I cannot thank you all enough for voting, for reading, for crying with me, laughing with me and for holding my hand throughout this year.
Without the support of my beautiful Irish one, my bestest friends (you know who you are) and each and every reader, I wouldn’t have done it. Which sounds twee but its true.
One of my readers, Liska from new mum online, looked surprised when I thanked her for a comment she left on my blog, six months ago. I was actually shocked she was surprised as honest to god I remember each and every one, you have all got me through it. And that is the truth.

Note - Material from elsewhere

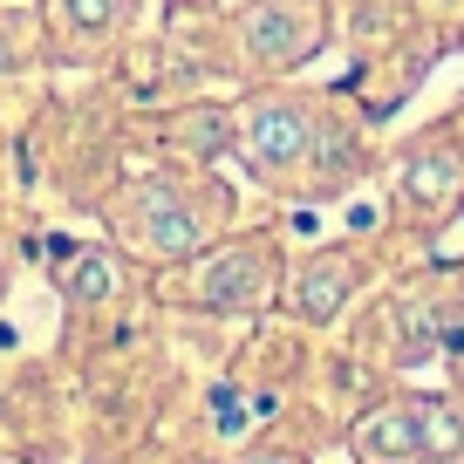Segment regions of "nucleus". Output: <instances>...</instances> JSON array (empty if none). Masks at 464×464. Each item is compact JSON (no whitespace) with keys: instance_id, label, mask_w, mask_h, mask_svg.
<instances>
[{"instance_id":"10","label":"nucleus","mask_w":464,"mask_h":464,"mask_svg":"<svg viewBox=\"0 0 464 464\" xmlns=\"http://www.w3.org/2000/svg\"><path fill=\"white\" fill-rule=\"evenodd\" d=\"M450 191H458V164H450V158L410 164V198H417V205H444Z\"/></svg>"},{"instance_id":"8","label":"nucleus","mask_w":464,"mask_h":464,"mask_svg":"<svg viewBox=\"0 0 464 464\" xmlns=\"http://www.w3.org/2000/svg\"><path fill=\"white\" fill-rule=\"evenodd\" d=\"M137 0H48V21L62 34H110L116 21H130Z\"/></svg>"},{"instance_id":"1","label":"nucleus","mask_w":464,"mask_h":464,"mask_svg":"<svg viewBox=\"0 0 464 464\" xmlns=\"http://www.w3.org/2000/svg\"><path fill=\"white\" fill-rule=\"evenodd\" d=\"M116 226L130 232V246L158 253V260H191L205 246V226L191 218V205L178 198L171 185H137L130 205L116 212Z\"/></svg>"},{"instance_id":"7","label":"nucleus","mask_w":464,"mask_h":464,"mask_svg":"<svg viewBox=\"0 0 464 464\" xmlns=\"http://www.w3.org/2000/svg\"><path fill=\"white\" fill-rule=\"evenodd\" d=\"M417 403V430H423V464H464V417L444 396H410Z\"/></svg>"},{"instance_id":"5","label":"nucleus","mask_w":464,"mask_h":464,"mask_svg":"<svg viewBox=\"0 0 464 464\" xmlns=\"http://www.w3.org/2000/svg\"><path fill=\"white\" fill-rule=\"evenodd\" d=\"M191 301H212V307H260L266 301V253L253 246H232L205 266V280L191 287Z\"/></svg>"},{"instance_id":"6","label":"nucleus","mask_w":464,"mask_h":464,"mask_svg":"<svg viewBox=\"0 0 464 464\" xmlns=\"http://www.w3.org/2000/svg\"><path fill=\"white\" fill-rule=\"evenodd\" d=\"M348 287H355V266L342 260V253H328V260H314L301 280H294V307H301L307 321H334L348 301Z\"/></svg>"},{"instance_id":"4","label":"nucleus","mask_w":464,"mask_h":464,"mask_svg":"<svg viewBox=\"0 0 464 464\" xmlns=\"http://www.w3.org/2000/svg\"><path fill=\"white\" fill-rule=\"evenodd\" d=\"M355 458L369 464H423V430H417V403H376L355 430H348Z\"/></svg>"},{"instance_id":"9","label":"nucleus","mask_w":464,"mask_h":464,"mask_svg":"<svg viewBox=\"0 0 464 464\" xmlns=\"http://www.w3.org/2000/svg\"><path fill=\"white\" fill-rule=\"evenodd\" d=\"M69 294H75V307H102L116 294V266H110V253H82V260L69 266Z\"/></svg>"},{"instance_id":"2","label":"nucleus","mask_w":464,"mask_h":464,"mask_svg":"<svg viewBox=\"0 0 464 464\" xmlns=\"http://www.w3.org/2000/svg\"><path fill=\"white\" fill-rule=\"evenodd\" d=\"M239 144H246L253 171H266V178H287L294 164L307 158L314 130H307V110H301V102H280V96H266V102H253V110H246V130H239Z\"/></svg>"},{"instance_id":"11","label":"nucleus","mask_w":464,"mask_h":464,"mask_svg":"<svg viewBox=\"0 0 464 464\" xmlns=\"http://www.w3.org/2000/svg\"><path fill=\"white\" fill-rule=\"evenodd\" d=\"M246 464H301V458H287V450H253Z\"/></svg>"},{"instance_id":"3","label":"nucleus","mask_w":464,"mask_h":464,"mask_svg":"<svg viewBox=\"0 0 464 464\" xmlns=\"http://www.w3.org/2000/svg\"><path fill=\"white\" fill-rule=\"evenodd\" d=\"M239 34H246V48L260 62L287 69V62H307L321 48V7L314 0H266V7H253L239 21Z\"/></svg>"}]
</instances>
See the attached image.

Sally, thankyou for organizing this event and for giving me hope and allowing me to come face to face with some absolute diamonds, meet and discover so many amazing blogs and for the doorman (Nice touch.) The event was great, the hotel (ignoring the dodgy golden girls) was beautiful, the canapé’s looked amazing (I was too busy drinking) and the doorman was fit. (Did I mention him already?)
WELL DONE TO ALL THE WINNERS and to EVERYBODY WHO WAS NOMINATED. WE ARE ALL FECKING WINNERS COS WE ALL ROCKED IT LAST NIGHT AND FOR THE LAST YEAR!!
I CANT BELIEVE I WON!!! (honestly still smacked in the gob, especially with the quality of the blogs and ladies I was up against!)
Heading back in to the hotel room, a lot more worse for wear and feeling a little sick from the permanent and natural high I now seemed to be floating on, I climbed in to bed and gave the three skanky amigos girls, with the perfect bodies, about to do it with the light on (!!!), the middle finger.
‘You may be slim, smoking and carefree but I’m an award winner’ I slur in to the pillow.
And promptly fall asleep with half a cheese sandwich and the cherished trophy stuck to the side of my face.
*(It’s not just me is it? Twin room? Nipple tassle? RANDOM.)